Research
Rutgers undergraduates to showcase wide range of research at fourth annual Aresty Symposium
History major Allison Cronk becomes an authority on early 20th-century prostitutes
“I always get some weird looks when I talk about my project,” senior Allison Cronk said about the research she did for the Henry Rutgers Scholars and History Honors programs, with assistance from the Aresty Research Center for Undergraduates. A possible reason for this is that Cronk conversationally describes Maria Blum, a German immigrant to Ellis Island who died a century ago, as “my prostitute.” Or it could be the title of her work, “White Slavery: Exploitation or Myth? A New Narrative of European Immigrant Prostitutes in Early Twentieth Century New York City,” that turns heads.
During the
Progressive Era from 1890 to 1920, social reformers believed that white
prostitutes could not have chosen their profession; they must have been forced
into the business by “white slave” traders. Cronk, a history major from Roselle, New
Jersey, began to question that premise when she took
an American studies course on the culture of the 1920s. As a summer intern in
the Ellis Island Oral History Project, she devised a way to test it.

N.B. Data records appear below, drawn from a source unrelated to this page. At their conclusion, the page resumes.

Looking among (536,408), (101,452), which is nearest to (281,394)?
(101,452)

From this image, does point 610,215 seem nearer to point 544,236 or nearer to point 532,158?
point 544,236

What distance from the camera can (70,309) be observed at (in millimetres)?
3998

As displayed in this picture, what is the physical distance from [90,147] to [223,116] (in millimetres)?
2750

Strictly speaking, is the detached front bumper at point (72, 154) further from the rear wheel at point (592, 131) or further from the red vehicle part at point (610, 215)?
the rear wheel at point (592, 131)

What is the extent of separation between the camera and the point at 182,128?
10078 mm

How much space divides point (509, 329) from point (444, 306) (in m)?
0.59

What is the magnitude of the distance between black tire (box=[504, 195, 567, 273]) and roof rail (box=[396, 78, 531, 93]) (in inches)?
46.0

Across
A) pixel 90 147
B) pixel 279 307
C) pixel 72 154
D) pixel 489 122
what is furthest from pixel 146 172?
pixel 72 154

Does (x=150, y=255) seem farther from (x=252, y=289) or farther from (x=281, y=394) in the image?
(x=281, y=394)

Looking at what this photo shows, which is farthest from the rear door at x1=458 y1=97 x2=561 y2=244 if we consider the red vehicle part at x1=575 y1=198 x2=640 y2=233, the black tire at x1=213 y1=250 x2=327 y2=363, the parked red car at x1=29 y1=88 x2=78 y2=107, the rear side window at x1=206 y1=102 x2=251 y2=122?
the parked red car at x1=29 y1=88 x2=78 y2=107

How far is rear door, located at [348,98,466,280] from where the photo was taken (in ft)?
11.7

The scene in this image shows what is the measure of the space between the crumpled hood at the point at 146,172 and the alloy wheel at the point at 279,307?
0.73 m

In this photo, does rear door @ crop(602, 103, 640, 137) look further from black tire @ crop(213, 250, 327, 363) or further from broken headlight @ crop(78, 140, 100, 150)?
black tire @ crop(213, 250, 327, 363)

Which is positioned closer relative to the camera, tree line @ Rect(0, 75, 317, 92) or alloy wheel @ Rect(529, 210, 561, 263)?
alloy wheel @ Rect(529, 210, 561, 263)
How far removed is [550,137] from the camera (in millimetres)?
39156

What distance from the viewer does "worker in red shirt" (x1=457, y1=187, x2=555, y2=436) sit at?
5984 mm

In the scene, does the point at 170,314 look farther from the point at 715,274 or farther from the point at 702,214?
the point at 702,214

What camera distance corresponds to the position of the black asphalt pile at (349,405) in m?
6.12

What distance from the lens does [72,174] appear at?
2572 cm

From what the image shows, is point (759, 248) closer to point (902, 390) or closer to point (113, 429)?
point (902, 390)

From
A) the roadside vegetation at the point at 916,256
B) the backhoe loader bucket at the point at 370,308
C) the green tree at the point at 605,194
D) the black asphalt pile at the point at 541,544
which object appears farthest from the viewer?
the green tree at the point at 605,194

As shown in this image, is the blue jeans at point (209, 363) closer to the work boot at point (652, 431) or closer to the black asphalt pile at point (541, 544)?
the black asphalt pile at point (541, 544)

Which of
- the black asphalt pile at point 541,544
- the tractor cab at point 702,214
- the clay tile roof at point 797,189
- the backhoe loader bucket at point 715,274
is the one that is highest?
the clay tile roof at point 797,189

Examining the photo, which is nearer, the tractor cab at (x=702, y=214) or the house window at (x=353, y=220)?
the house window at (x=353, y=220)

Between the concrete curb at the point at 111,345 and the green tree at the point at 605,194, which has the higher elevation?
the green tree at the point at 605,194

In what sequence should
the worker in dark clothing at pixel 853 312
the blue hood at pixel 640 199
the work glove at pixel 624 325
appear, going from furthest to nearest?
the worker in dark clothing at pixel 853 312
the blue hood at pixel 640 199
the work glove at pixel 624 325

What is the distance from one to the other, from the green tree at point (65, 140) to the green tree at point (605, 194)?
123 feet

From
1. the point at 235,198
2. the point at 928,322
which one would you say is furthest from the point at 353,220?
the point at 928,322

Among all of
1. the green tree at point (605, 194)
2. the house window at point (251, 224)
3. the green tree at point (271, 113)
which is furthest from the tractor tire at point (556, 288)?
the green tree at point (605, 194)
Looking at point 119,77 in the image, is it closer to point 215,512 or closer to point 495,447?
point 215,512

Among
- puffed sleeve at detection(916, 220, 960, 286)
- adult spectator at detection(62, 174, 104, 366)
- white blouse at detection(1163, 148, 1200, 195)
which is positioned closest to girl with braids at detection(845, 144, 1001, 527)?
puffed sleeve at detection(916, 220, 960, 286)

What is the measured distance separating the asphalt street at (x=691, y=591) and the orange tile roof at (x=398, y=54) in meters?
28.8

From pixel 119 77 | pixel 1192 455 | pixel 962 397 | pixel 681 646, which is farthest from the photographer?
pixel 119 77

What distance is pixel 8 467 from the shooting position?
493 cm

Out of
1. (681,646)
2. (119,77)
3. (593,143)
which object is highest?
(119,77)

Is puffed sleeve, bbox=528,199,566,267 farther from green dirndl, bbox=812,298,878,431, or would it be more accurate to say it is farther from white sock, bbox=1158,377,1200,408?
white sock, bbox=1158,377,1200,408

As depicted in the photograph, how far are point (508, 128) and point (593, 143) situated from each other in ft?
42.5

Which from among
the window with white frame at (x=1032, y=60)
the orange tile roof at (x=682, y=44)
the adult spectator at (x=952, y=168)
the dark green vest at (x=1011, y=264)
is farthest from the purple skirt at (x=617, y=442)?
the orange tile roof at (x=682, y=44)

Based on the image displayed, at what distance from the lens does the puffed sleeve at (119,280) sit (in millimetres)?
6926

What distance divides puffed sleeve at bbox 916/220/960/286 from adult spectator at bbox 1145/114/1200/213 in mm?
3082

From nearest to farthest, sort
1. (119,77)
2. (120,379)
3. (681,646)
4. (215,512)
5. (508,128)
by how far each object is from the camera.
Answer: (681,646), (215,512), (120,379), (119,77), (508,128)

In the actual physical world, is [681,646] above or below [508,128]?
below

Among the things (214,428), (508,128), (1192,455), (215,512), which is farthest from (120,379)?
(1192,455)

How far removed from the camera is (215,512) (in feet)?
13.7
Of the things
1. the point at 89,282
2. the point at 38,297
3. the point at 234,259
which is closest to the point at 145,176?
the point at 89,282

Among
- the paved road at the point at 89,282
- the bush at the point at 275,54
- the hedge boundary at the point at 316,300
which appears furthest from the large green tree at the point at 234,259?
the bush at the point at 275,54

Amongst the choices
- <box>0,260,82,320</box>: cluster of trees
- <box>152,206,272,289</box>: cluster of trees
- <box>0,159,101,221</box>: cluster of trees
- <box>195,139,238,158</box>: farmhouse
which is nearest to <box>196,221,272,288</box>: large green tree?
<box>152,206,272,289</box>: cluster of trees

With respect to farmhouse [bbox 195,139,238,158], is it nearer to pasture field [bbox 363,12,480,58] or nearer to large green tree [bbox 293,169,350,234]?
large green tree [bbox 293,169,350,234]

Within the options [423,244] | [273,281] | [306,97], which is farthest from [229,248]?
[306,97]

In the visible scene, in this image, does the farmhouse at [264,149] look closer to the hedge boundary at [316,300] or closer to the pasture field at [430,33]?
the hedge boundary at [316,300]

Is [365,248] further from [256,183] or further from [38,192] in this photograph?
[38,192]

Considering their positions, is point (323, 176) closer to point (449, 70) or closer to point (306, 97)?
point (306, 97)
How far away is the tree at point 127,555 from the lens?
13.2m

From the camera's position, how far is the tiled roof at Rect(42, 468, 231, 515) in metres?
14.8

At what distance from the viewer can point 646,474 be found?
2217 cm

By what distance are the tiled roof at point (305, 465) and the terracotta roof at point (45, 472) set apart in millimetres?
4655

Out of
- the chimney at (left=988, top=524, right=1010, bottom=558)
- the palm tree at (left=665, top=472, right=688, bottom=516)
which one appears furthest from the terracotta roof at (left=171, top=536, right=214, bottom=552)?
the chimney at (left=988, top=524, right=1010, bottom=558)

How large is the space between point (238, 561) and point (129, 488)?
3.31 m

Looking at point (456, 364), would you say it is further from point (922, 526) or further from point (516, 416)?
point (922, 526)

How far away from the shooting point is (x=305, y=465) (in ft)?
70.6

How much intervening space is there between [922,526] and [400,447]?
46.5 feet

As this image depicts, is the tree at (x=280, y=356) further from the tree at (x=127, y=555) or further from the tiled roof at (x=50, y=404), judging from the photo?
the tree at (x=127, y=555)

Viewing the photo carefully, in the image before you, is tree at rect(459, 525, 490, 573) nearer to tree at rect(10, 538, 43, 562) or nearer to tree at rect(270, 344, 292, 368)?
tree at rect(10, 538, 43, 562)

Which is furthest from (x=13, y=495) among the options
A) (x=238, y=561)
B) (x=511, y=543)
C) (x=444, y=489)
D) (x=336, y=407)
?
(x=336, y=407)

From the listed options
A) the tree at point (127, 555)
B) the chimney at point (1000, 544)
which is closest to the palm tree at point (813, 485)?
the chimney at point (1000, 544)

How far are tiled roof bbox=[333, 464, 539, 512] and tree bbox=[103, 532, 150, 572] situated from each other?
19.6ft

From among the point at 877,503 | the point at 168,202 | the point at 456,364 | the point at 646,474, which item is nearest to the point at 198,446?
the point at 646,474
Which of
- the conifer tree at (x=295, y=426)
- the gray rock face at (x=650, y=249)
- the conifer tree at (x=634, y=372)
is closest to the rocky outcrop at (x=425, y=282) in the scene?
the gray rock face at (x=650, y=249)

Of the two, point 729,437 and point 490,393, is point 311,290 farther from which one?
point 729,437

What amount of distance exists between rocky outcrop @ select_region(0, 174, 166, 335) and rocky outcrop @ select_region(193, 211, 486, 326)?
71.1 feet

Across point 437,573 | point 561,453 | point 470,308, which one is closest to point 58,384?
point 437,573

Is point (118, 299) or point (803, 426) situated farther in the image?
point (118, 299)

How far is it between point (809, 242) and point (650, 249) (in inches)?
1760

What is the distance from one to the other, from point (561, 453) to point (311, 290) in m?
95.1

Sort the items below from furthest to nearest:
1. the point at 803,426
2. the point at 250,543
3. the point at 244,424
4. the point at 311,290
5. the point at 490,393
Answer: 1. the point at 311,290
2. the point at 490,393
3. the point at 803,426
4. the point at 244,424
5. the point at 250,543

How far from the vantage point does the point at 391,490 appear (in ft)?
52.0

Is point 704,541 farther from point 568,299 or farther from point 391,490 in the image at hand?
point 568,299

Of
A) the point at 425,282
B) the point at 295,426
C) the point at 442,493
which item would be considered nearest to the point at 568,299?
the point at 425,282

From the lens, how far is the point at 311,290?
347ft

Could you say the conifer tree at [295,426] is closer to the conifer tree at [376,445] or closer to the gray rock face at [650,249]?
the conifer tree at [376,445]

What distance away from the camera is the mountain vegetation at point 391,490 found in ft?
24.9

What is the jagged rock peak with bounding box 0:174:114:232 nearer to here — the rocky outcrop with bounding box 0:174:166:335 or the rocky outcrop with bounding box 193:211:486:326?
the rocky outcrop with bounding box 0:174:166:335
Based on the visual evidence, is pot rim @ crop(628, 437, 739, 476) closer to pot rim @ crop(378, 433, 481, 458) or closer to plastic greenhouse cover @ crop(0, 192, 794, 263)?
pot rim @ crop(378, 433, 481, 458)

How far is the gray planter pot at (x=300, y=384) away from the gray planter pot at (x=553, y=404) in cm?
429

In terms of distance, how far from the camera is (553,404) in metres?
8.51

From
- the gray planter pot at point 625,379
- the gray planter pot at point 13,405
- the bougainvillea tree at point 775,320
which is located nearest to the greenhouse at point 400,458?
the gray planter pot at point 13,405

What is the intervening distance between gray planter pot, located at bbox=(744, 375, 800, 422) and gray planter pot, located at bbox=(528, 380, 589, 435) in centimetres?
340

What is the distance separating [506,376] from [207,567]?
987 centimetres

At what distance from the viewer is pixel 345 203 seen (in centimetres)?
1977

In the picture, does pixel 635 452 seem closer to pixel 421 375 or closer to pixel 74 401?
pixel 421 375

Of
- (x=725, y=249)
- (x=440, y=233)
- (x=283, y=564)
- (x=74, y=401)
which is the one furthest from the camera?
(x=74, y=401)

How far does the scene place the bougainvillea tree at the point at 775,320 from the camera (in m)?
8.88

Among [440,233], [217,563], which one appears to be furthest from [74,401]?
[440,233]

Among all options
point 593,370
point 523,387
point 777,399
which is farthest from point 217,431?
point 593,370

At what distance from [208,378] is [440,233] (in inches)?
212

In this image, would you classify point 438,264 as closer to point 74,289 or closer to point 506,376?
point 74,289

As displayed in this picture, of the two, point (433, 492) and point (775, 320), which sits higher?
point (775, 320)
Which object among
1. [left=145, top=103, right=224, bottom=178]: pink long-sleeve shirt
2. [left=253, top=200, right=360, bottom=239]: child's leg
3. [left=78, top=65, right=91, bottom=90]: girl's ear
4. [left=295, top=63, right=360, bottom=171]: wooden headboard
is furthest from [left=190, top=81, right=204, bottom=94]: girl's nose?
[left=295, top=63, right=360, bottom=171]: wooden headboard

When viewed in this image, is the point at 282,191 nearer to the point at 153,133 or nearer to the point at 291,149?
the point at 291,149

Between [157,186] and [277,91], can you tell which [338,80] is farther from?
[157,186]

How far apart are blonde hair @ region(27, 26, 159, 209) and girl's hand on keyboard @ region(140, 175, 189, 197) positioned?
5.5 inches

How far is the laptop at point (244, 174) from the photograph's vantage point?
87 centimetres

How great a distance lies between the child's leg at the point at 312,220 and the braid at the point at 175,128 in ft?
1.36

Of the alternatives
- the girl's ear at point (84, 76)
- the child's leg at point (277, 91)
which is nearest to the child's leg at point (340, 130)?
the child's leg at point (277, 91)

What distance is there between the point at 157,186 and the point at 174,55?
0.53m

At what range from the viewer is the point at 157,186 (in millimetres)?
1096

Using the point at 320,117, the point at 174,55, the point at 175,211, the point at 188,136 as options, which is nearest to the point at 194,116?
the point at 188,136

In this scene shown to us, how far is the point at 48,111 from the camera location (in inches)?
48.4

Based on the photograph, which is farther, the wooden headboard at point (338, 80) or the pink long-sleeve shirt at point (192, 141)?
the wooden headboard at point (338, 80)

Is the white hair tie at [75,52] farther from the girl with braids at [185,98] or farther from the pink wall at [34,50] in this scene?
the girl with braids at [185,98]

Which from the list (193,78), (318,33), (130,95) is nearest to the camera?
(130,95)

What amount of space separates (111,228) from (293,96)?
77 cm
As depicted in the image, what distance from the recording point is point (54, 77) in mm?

Cronk discovered that many white European women were deported under the 1907 Immigration Act, an anti-white slavery law. She applied for and received funding from the Aresty Research Center for Undergraduates and the Henry Rutgers Scholars Program to travel to the U.S. National Archives and Records Administration in Washington, D.C., and examine the deportation hearing records of 27 prostitutes deported between 1907 and 1910.
The hearing records confirmed her hypothesis: The vast majority of European prostitutes were not victims of organized white slavery. Like most immigrants during the same period, they came to the United States of their own free will, as part of a massive migration of poor and middle-class Europeans, to earn a living. Using Maria Blum’s story as a narrative anchor, Cronk paints a picture of these women as strong, capable, proactive, and in control of their economic destiny. “These women really did want to be here,” Cronk said. “They are being labeled as victims, but they actually wanted to be part of the transnational labor movement.”
Cronk met weekly this semester with history Professor Virginia Yans, her faculty adviser on the project. “She has really pushed me so hard to write a really good paper – Ph.D.-level research,” said Cronk, who will begin this summer working toward her master’s degree at the Graduate School of Education. “She seems to think I can really do it.”